October 19, 2021 at 8:02 pm
I believe that the fast forward cursor of SQL Server is a great tool to use if, and only if, multiple actions need to be taken on each record returned.
Opening Pandora's box on this one. I can't remember the last time I used one. Almost all code that needs one can be resolved with a set-based solution, but there are the outliers.
For better, quicker answers, click on the following...
http://www.sqlservercentral.com/articles/Best+Practices/61537/
For better answers on performance questions, click on the following...
http://www.sqlservercentral.com/articles/SQLServerCentral/66909/
October 19, 2021 at 8:19 pm
I indicated that the need for a cursor is rare but you need to be willing to use them. If you need to update 6 tables based on the data in a 7th table, SQL Server does not have a multi-table update statement. How would you do this with 1 set based statement?

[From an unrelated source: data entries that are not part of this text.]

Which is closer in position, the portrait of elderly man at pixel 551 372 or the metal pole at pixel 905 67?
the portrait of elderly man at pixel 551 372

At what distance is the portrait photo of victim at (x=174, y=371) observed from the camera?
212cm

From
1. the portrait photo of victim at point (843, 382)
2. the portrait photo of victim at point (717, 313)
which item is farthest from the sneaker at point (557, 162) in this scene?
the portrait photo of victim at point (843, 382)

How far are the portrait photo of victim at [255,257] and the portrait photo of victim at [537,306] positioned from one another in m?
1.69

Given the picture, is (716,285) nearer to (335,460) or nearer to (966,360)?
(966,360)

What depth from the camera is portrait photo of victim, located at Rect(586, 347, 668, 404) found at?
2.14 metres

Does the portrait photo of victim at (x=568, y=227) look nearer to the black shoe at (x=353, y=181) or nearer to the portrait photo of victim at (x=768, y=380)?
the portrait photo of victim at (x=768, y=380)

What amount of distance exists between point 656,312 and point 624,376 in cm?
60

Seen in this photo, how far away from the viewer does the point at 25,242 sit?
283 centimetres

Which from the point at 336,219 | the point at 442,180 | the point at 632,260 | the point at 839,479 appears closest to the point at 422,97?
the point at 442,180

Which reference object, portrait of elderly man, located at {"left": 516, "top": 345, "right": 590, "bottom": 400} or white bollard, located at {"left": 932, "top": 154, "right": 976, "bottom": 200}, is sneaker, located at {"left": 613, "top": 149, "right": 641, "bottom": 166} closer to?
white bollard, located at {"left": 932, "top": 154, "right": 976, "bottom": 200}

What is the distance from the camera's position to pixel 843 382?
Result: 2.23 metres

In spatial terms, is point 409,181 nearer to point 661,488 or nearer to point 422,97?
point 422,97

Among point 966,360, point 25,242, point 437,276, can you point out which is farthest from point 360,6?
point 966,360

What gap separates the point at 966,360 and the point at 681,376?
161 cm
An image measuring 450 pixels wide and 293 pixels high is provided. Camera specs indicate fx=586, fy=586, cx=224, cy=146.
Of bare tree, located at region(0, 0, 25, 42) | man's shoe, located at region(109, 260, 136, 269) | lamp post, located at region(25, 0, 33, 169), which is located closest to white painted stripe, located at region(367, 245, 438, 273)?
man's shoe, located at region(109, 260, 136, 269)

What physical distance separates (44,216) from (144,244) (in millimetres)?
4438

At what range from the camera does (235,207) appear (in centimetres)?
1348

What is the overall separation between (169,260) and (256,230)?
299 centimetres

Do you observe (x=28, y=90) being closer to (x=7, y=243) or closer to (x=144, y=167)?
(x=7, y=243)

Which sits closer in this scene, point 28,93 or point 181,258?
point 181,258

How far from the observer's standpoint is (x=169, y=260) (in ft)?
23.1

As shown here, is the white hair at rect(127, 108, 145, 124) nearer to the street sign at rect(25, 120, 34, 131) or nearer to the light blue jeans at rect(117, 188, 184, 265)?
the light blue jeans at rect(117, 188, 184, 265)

October 20, 2021 at 4:26 am
I would not fixate on sticking to one set based statement as I would to transactions. Each loop in a cursor can be thought of as a transaction . Where as I could update multiple tables with parallel transactions from one source (no exclusive lock needed).
Such a use case would be updating multiple test environments to be in sync.
----------------------------------------------------
October 20, 2021 at 9:24 am
@hmbacon: you could either do 6 Updates each joining the base table or - if the select of the base table is slow / difficult - write the ids, that needs to be updated into a #tmp and join the #tmp
When you have to work with 100 mio rows you could do it with a set based statement, which runs 3 hours (bad when it fails for whatever reasons) or break it up into smaller chunks of maybe 500k rows. Of course it would cripple your system when you would write a cursor that perfoms single row actions or with only 10 rows in this case, but the "smoother" running of a good sized cursor vs. a gigantic monolith statement oftens makes it a viable solution.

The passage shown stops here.